STORED DATA —
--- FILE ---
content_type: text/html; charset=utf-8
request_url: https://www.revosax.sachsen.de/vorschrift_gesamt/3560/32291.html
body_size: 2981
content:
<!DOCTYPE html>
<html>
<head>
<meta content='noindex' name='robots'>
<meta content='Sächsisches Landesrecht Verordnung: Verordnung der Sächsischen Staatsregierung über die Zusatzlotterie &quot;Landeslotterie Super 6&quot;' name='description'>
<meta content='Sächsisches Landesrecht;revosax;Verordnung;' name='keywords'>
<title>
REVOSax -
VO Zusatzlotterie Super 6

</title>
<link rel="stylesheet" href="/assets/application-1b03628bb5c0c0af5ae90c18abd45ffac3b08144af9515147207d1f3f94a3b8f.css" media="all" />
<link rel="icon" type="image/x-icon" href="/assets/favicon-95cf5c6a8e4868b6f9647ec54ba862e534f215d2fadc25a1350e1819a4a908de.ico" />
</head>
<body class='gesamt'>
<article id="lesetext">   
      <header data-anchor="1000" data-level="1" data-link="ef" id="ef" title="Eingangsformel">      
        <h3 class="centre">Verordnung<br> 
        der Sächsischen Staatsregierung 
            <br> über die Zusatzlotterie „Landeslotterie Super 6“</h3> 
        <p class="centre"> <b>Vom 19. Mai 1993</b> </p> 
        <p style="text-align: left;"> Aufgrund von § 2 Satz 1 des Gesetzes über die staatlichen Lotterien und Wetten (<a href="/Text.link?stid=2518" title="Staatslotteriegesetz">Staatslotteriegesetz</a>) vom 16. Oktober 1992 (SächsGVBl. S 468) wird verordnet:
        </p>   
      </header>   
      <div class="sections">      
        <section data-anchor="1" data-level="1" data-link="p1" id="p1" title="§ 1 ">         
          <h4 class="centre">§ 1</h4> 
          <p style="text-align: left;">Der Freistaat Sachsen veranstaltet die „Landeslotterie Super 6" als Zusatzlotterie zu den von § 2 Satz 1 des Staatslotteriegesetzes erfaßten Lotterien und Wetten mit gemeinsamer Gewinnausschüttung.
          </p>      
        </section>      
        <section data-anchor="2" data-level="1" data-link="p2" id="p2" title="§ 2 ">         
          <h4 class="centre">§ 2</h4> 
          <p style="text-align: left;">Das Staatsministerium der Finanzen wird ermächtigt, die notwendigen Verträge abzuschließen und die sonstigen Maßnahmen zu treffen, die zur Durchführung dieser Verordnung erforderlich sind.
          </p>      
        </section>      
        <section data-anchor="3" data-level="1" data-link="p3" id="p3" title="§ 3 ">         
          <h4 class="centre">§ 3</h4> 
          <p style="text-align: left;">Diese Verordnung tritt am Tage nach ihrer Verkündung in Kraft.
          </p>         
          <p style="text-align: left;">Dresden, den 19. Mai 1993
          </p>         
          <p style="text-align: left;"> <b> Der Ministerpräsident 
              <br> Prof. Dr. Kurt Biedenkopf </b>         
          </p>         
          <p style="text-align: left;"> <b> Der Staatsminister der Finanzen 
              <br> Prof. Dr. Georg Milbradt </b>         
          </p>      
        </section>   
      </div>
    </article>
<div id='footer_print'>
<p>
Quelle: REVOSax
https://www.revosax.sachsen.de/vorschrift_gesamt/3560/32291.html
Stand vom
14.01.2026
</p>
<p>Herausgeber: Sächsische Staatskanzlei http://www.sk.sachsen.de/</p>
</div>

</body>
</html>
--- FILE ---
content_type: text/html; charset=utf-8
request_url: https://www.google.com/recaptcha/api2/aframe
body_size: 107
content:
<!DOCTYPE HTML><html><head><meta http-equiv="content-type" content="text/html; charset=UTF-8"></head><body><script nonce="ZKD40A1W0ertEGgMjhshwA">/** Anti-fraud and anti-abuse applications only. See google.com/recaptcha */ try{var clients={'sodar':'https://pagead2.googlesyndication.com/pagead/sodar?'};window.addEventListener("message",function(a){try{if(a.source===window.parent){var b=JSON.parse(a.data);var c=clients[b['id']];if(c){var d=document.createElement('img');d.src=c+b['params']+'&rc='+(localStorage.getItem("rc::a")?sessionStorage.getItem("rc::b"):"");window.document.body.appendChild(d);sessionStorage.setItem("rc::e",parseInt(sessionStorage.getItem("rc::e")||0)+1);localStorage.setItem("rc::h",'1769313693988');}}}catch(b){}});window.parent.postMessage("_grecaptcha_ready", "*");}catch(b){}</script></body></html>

WHAT IS NEEDED — Each line of the entries above that includes the string "header" should be copied out.

EXERCISE ANSWER —
      <header data-anchor="1000" data-level="1" data-link="ef" id="ef" title="Eingangsformel">      
      </header>   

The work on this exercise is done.